#### Kaynak metin ####

Sıradan bir hafta sonuydu ve ailecek hafta sonları kaçtığımız kır evimizdeydik.
Baba oğul dışarı çıkıp dolaşmak istediler, bu benim de işime geldi çünkü gelir gelmez evde küçük çaplı temizlik operasyonuna girişmiştim:)
Yarım saat geçti geçmedi bizimkiler eve döndüler.
Oğlum sevinç çığlıkları içindeydi, - "Anne koş koş bak ne bulduk" diye bağırıyordu.
Yolda yavru kedi veya köpek bulduklarını düşündüm önce; yanılmışım !!!!!!!!!!!!!!!!!
Getirdikleri, ağaç dallarından birinde buldukları bir b u k a l e m u n du !!!!!!!!!!!!!!!!!!!!!!
Oğlumun hayvan sevgisi nedeniyle bilumum evcil hayvanı beslemeye alışkın bir aile olarak, kendimizi aşarak doğaya açılıp eve bukalemun da sokmayı başarmıştık en sonunda !!!!!

####

Kısa alıştırma 1
Bukalemun yazısında "Oğlum sevinç çığlıkları" ile başlayıp "en sonunda !!!!!" ile biten bölümü, "kedi" yerine "tavşan" koyarak güncelleyin ve bu bölümü yeniden yazın.
Kısa alıştırma 2
Eve getirilen bukalemunu anlatan yazının, kaldığı yerden sonraki kısmını yazın.
Bu alıştırmaları yapmak için kayıtlara bakmanız gerekmiyor.

#### Veri kayıtları ####

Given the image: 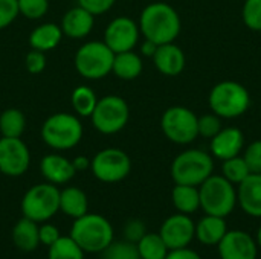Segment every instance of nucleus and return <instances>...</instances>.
<instances>
[{"label": "nucleus", "instance_id": "30", "mask_svg": "<svg viewBox=\"0 0 261 259\" xmlns=\"http://www.w3.org/2000/svg\"><path fill=\"white\" fill-rule=\"evenodd\" d=\"M47 259H84V252L70 237H60L49 247Z\"/></svg>", "mask_w": 261, "mask_h": 259}, {"label": "nucleus", "instance_id": "45", "mask_svg": "<svg viewBox=\"0 0 261 259\" xmlns=\"http://www.w3.org/2000/svg\"><path fill=\"white\" fill-rule=\"evenodd\" d=\"M255 241H257V244H258V249H261V226L258 227V231H257V237H255Z\"/></svg>", "mask_w": 261, "mask_h": 259}, {"label": "nucleus", "instance_id": "21", "mask_svg": "<svg viewBox=\"0 0 261 259\" xmlns=\"http://www.w3.org/2000/svg\"><path fill=\"white\" fill-rule=\"evenodd\" d=\"M228 232V224L223 217L206 215L196 224V238L203 246H217Z\"/></svg>", "mask_w": 261, "mask_h": 259}, {"label": "nucleus", "instance_id": "41", "mask_svg": "<svg viewBox=\"0 0 261 259\" xmlns=\"http://www.w3.org/2000/svg\"><path fill=\"white\" fill-rule=\"evenodd\" d=\"M61 237L60 231L57 229V226L50 224V223H43L41 226H38V238H40V244L50 247L54 243H57V240Z\"/></svg>", "mask_w": 261, "mask_h": 259}, {"label": "nucleus", "instance_id": "7", "mask_svg": "<svg viewBox=\"0 0 261 259\" xmlns=\"http://www.w3.org/2000/svg\"><path fill=\"white\" fill-rule=\"evenodd\" d=\"M115 53L104 41H86L75 52L73 64L84 79L98 81L112 73Z\"/></svg>", "mask_w": 261, "mask_h": 259}, {"label": "nucleus", "instance_id": "20", "mask_svg": "<svg viewBox=\"0 0 261 259\" xmlns=\"http://www.w3.org/2000/svg\"><path fill=\"white\" fill-rule=\"evenodd\" d=\"M237 205L254 218H261V174H249L237 189Z\"/></svg>", "mask_w": 261, "mask_h": 259}, {"label": "nucleus", "instance_id": "16", "mask_svg": "<svg viewBox=\"0 0 261 259\" xmlns=\"http://www.w3.org/2000/svg\"><path fill=\"white\" fill-rule=\"evenodd\" d=\"M245 148V134L237 127H226L222 128L210 143L211 156L219 160H226L236 156H240L242 150Z\"/></svg>", "mask_w": 261, "mask_h": 259}, {"label": "nucleus", "instance_id": "42", "mask_svg": "<svg viewBox=\"0 0 261 259\" xmlns=\"http://www.w3.org/2000/svg\"><path fill=\"white\" fill-rule=\"evenodd\" d=\"M165 259H202V256L197 252H194L188 247H184V249L170 250Z\"/></svg>", "mask_w": 261, "mask_h": 259}, {"label": "nucleus", "instance_id": "8", "mask_svg": "<svg viewBox=\"0 0 261 259\" xmlns=\"http://www.w3.org/2000/svg\"><path fill=\"white\" fill-rule=\"evenodd\" d=\"M23 217L44 223L60 211V189L52 183H38L29 188L21 198Z\"/></svg>", "mask_w": 261, "mask_h": 259}, {"label": "nucleus", "instance_id": "23", "mask_svg": "<svg viewBox=\"0 0 261 259\" xmlns=\"http://www.w3.org/2000/svg\"><path fill=\"white\" fill-rule=\"evenodd\" d=\"M144 70V63L139 53L133 50H125L115 53L113 58V66H112V73L122 79V81H133L136 79Z\"/></svg>", "mask_w": 261, "mask_h": 259}, {"label": "nucleus", "instance_id": "32", "mask_svg": "<svg viewBox=\"0 0 261 259\" xmlns=\"http://www.w3.org/2000/svg\"><path fill=\"white\" fill-rule=\"evenodd\" d=\"M101 259H141L136 244L128 241H112L102 252Z\"/></svg>", "mask_w": 261, "mask_h": 259}, {"label": "nucleus", "instance_id": "17", "mask_svg": "<svg viewBox=\"0 0 261 259\" xmlns=\"http://www.w3.org/2000/svg\"><path fill=\"white\" fill-rule=\"evenodd\" d=\"M60 26L64 37L72 40H83L92 32L95 26V15L83 6L76 5L66 11Z\"/></svg>", "mask_w": 261, "mask_h": 259}, {"label": "nucleus", "instance_id": "4", "mask_svg": "<svg viewBox=\"0 0 261 259\" xmlns=\"http://www.w3.org/2000/svg\"><path fill=\"white\" fill-rule=\"evenodd\" d=\"M170 172L176 185L200 186L214 174V159L202 150H185L174 157Z\"/></svg>", "mask_w": 261, "mask_h": 259}, {"label": "nucleus", "instance_id": "6", "mask_svg": "<svg viewBox=\"0 0 261 259\" xmlns=\"http://www.w3.org/2000/svg\"><path fill=\"white\" fill-rule=\"evenodd\" d=\"M210 108L220 118L236 119L243 116L251 105L248 89L237 81H222L216 84L208 96Z\"/></svg>", "mask_w": 261, "mask_h": 259}, {"label": "nucleus", "instance_id": "9", "mask_svg": "<svg viewBox=\"0 0 261 259\" xmlns=\"http://www.w3.org/2000/svg\"><path fill=\"white\" fill-rule=\"evenodd\" d=\"M130 119V108L124 98L118 95H107L98 99L96 107L90 116L93 128L106 136H112L125 128Z\"/></svg>", "mask_w": 261, "mask_h": 259}, {"label": "nucleus", "instance_id": "3", "mask_svg": "<svg viewBox=\"0 0 261 259\" xmlns=\"http://www.w3.org/2000/svg\"><path fill=\"white\" fill-rule=\"evenodd\" d=\"M83 124L73 113L58 111L50 114L41 125V139L54 151H69L83 139Z\"/></svg>", "mask_w": 261, "mask_h": 259}, {"label": "nucleus", "instance_id": "31", "mask_svg": "<svg viewBox=\"0 0 261 259\" xmlns=\"http://www.w3.org/2000/svg\"><path fill=\"white\" fill-rule=\"evenodd\" d=\"M251 172L248 163L245 162V159L242 156H236V157H231V159H226L223 160L222 163V176L229 180L232 185H240Z\"/></svg>", "mask_w": 261, "mask_h": 259}, {"label": "nucleus", "instance_id": "24", "mask_svg": "<svg viewBox=\"0 0 261 259\" xmlns=\"http://www.w3.org/2000/svg\"><path fill=\"white\" fill-rule=\"evenodd\" d=\"M12 243L14 246L24 252L31 253L40 246V238H38V223L23 217L20 218L15 226L12 227Z\"/></svg>", "mask_w": 261, "mask_h": 259}, {"label": "nucleus", "instance_id": "40", "mask_svg": "<svg viewBox=\"0 0 261 259\" xmlns=\"http://www.w3.org/2000/svg\"><path fill=\"white\" fill-rule=\"evenodd\" d=\"M116 0H78V5L92 12L95 17L102 15L113 8Z\"/></svg>", "mask_w": 261, "mask_h": 259}, {"label": "nucleus", "instance_id": "13", "mask_svg": "<svg viewBox=\"0 0 261 259\" xmlns=\"http://www.w3.org/2000/svg\"><path fill=\"white\" fill-rule=\"evenodd\" d=\"M141 31L139 24L125 15L113 18L104 29V43L113 50V53L133 50L139 43Z\"/></svg>", "mask_w": 261, "mask_h": 259}, {"label": "nucleus", "instance_id": "43", "mask_svg": "<svg viewBox=\"0 0 261 259\" xmlns=\"http://www.w3.org/2000/svg\"><path fill=\"white\" fill-rule=\"evenodd\" d=\"M72 165H73L76 172H81V171L90 169V159L86 156H76V157H73Z\"/></svg>", "mask_w": 261, "mask_h": 259}, {"label": "nucleus", "instance_id": "15", "mask_svg": "<svg viewBox=\"0 0 261 259\" xmlns=\"http://www.w3.org/2000/svg\"><path fill=\"white\" fill-rule=\"evenodd\" d=\"M220 259H257L258 244L245 231H228L217 244Z\"/></svg>", "mask_w": 261, "mask_h": 259}, {"label": "nucleus", "instance_id": "34", "mask_svg": "<svg viewBox=\"0 0 261 259\" xmlns=\"http://www.w3.org/2000/svg\"><path fill=\"white\" fill-rule=\"evenodd\" d=\"M242 17L246 27L261 32V0H245Z\"/></svg>", "mask_w": 261, "mask_h": 259}, {"label": "nucleus", "instance_id": "5", "mask_svg": "<svg viewBox=\"0 0 261 259\" xmlns=\"http://www.w3.org/2000/svg\"><path fill=\"white\" fill-rule=\"evenodd\" d=\"M200 209L206 215L226 218L237 206V189L223 176L213 174L200 186Z\"/></svg>", "mask_w": 261, "mask_h": 259}, {"label": "nucleus", "instance_id": "26", "mask_svg": "<svg viewBox=\"0 0 261 259\" xmlns=\"http://www.w3.org/2000/svg\"><path fill=\"white\" fill-rule=\"evenodd\" d=\"M173 206L179 214L191 215L200 209V194L199 186L191 185H176L171 191Z\"/></svg>", "mask_w": 261, "mask_h": 259}, {"label": "nucleus", "instance_id": "22", "mask_svg": "<svg viewBox=\"0 0 261 259\" xmlns=\"http://www.w3.org/2000/svg\"><path fill=\"white\" fill-rule=\"evenodd\" d=\"M63 31L61 26L57 23H41L37 27L32 29L29 34V46L31 49L49 52L54 50L63 40Z\"/></svg>", "mask_w": 261, "mask_h": 259}, {"label": "nucleus", "instance_id": "19", "mask_svg": "<svg viewBox=\"0 0 261 259\" xmlns=\"http://www.w3.org/2000/svg\"><path fill=\"white\" fill-rule=\"evenodd\" d=\"M154 67L165 76H177L185 69V53L184 50L173 43L159 44L153 55Z\"/></svg>", "mask_w": 261, "mask_h": 259}, {"label": "nucleus", "instance_id": "39", "mask_svg": "<svg viewBox=\"0 0 261 259\" xmlns=\"http://www.w3.org/2000/svg\"><path fill=\"white\" fill-rule=\"evenodd\" d=\"M145 234V224L141 220H128L124 226V238L128 243L136 244Z\"/></svg>", "mask_w": 261, "mask_h": 259}, {"label": "nucleus", "instance_id": "18", "mask_svg": "<svg viewBox=\"0 0 261 259\" xmlns=\"http://www.w3.org/2000/svg\"><path fill=\"white\" fill-rule=\"evenodd\" d=\"M40 172L47 183H52L55 186L69 183L76 174V171L72 165V160H69L67 157H64L58 153L46 154L41 159Z\"/></svg>", "mask_w": 261, "mask_h": 259}, {"label": "nucleus", "instance_id": "35", "mask_svg": "<svg viewBox=\"0 0 261 259\" xmlns=\"http://www.w3.org/2000/svg\"><path fill=\"white\" fill-rule=\"evenodd\" d=\"M199 136L213 139L222 130V118L216 113H206L199 118Z\"/></svg>", "mask_w": 261, "mask_h": 259}, {"label": "nucleus", "instance_id": "11", "mask_svg": "<svg viewBox=\"0 0 261 259\" xmlns=\"http://www.w3.org/2000/svg\"><path fill=\"white\" fill-rule=\"evenodd\" d=\"M90 171L102 183H118L130 174L132 159L119 148H104L90 159Z\"/></svg>", "mask_w": 261, "mask_h": 259}, {"label": "nucleus", "instance_id": "12", "mask_svg": "<svg viewBox=\"0 0 261 259\" xmlns=\"http://www.w3.org/2000/svg\"><path fill=\"white\" fill-rule=\"evenodd\" d=\"M31 165V151L21 137H0V172L8 177L23 176Z\"/></svg>", "mask_w": 261, "mask_h": 259}, {"label": "nucleus", "instance_id": "38", "mask_svg": "<svg viewBox=\"0 0 261 259\" xmlns=\"http://www.w3.org/2000/svg\"><path fill=\"white\" fill-rule=\"evenodd\" d=\"M24 67L31 75H40L46 69V53L31 49L24 56Z\"/></svg>", "mask_w": 261, "mask_h": 259}, {"label": "nucleus", "instance_id": "36", "mask_svg": "<svg viewBox=\"0 0 261 259\" xmlns=\"http://www.w3.org/2000/svg\"><path fill=\"white\" fill-rule=\"evenodd\" d=\"M20 15L17 0H0V31L11 26Z\"/></svg>", "mask_w": 261, "mask_h": 259}, {"label": "nucleus", "instance_id": "44", "mask_svg": "<svg viewBox=\"0 0 261 259\" xmlns=\"http://www.w3.org/2000/svg\"><path fill=\"white\" fill-rule=\"evenodd\" d=\"M158 46H159V44H156V43H153V41H150V40H145V41L141 44V53H142L144 56L153 58V55H154Z\"/></svg>", "mask_w": 261, "mask_h": 259}, {"label": "nucleus", "instance_id": "29", "mask_svg": "<svg viewBox=\"0 0 261 259\" xmlns=\"http://www.w3.org/2000/svg\"><path fill=\"white\" fill-rule=\"evenodd\" d=\"M141 259H165L170 249L159 234H145L136 243Z\"/></svg>", "mask_w": 261, "mask_h": 259}, {"label": "nucleus", "instance_id": "10", "mask_svg": "<svg viewBox=\"0 0 261 259\" xmlns=\"http://www.w3.org/2000/svg\"><path fill=\"white\" fill-rule=\"evenodd\" d=\"M199 116L188 107L174 105L164 111L161 118L162 133L177 145H188L199 137Z\"/></svg>", "mask_w": 261, "mask_h": 259}, {"label": "nucleus", "instance_id": "33", "mask_svg": "<svg viewBox=\"0 0 261 259\" xmlns=\"http://www.w3.org/2000/svg\"><path fill=\"white\" fill-rule=\"evenodd\" d=\"M20 15L29 20H40L49 11V0H17Z\"/></svg>", "mask_w": 261, "mask_h": 259}, {"label": "nucleus", "instance_id": "37", "mask_svg": "<svg viewBox=\"0 0 261 259\" xmlns=\"http://www.w3.org/2000/svg\"><path fill=\"white\" fill-rule=\"evenodd\" d=\"M243 159L252 174H261V139L254 140L246 147Z\"/></svg>", "mask_w": 261, "mask_h": 259}, {"label": "nucleus", "instance_id": "1", "mask_svg": "<svg viewBox=\"0 0 261 259\" xmlns=\"http://www.w3.org/2000/svg\"><path fill=\"white\" fill-rule=\"evenodd\" d=\"M139 31L145 40L156 44L173 43L180 34V17L177 11L165 2L147 5L139 15Z\"/></svg>", "mask_w": 261, "mask_h": 259}, {"label": "nucleus", "instance_id": "27", "mask_svg": "<svg viewBox=\"0 0 261 259\" xmlns=\"http://www.w3.org/2000/svg\"><path fill=\"white\" fill-rule=\"evenodd\" d=\"M98 99L99 98L96 96L93 89L87 85H78L70 95V105L78 118H90Z\"/></svg>", "mask_w": 261, "mask_h": 259}, {"label": "nucleus", "instance_id": "2", "mask_svg": "<svg viewBox=\"0 0 261 259\" xmlns=\"http://www.w3.org/2000/svg\"><path fill=\"white\" fill-rule=\"evenodd\" d=\"M113 226L106 217L87 212L73 220L69 237L84 253H101L113 241Z\"/></svg>", "mask_w": 261, "mask_h": 259}, {"label": "nucleus", "instance_id": "25", "mask_svg": "<svg viewBox=\"0 0 261 259\" xmlns=\"http://www.w3.org/2000/svg\"><path fill=\"white\" fill-rule=\"evenodd\" d=\"M89 209V200L83 189L76 186H67L63 191H60V211L76 220L87 214Z\"/></svg>", "mask_w": 261, "mask_h": 259}, {"label": "nucleus", "instance_id": "14", "mask_svg": "<svg viewBox=\"0 0 261 259\" xmlns=\"http://www.w3.org/2000/svg\"><path fill=\"white\" fill-rule=\"evenodd\" d=\"M159 235L170 250L188 247L196 238V223L190 215L174 214L170 215L161 226Z\"/></svg>", "mask_w": 261, "mask_h": 259}, {"label": "nucleus", "instance_id": "28", "mask_svg": "<svg viewBox=\"0 0 261 259\" xmlns=\"http://www.w3.org/2000/svg\"><path fill=\"white\" fill-rule=\"evenodd\" d=\"M26 130L24 113L18 108H6L0 114L2 137H21Z\"/></svg>", "mask_w": 261, "mask_h": 259}]
</instances>
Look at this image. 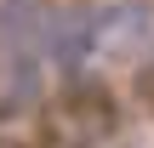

####

Beklenen çıktı 1
Oğlum sevinç çığlıkları içindeydi, - "Anne koş koş bak ne bulduk" diye bağırıyordu.
Yolda yavru tavşan veya köpek bulduklarını düşündüm önce; yanılmışım !!!!!!!!!!!!!!!!!
Getirdikleri, ağaç dallarından birinde buldukları bir b u k a l e m u n du !!!!!!!!!!!!!!!!!!!!!!
Oğlumun hayvan sevgisi nedeniyle bilumum evcil hayvanı beslemeye alışkın bir aile olarak, kendimizi aşarak doğaya açılıp eve bukalemun da sokmayı başarmıştık en sonunda !!!!!

Beklenen çıktı 2
Bukalemuncuk evin içinde onbeş yirmi dakika kadar kaldı. Nereye koyduysak renkten renge girdi; ben de bizimkilerin ellerinden kaçacak da bulamayacağız diye renkten renge girdim.
Sonunda zavallı hayvanı doğaya bıraktılar.
Hafta sonu bitip de eve dönerken arabaya binmek üzereyken dalların üzerinde yavru baykuş gördük.
( Baykuş görmek uğursuzluk derler ya inanmayın yalan; özellikle yavruları çok şeker oluyor ).
Babamız - " Aaa bakın baykuş " diyecek oldu; onu susturdum; bir de baykuşu alıp eve sokmayalım diye, o kadarına henüz cesaretim yok da :)))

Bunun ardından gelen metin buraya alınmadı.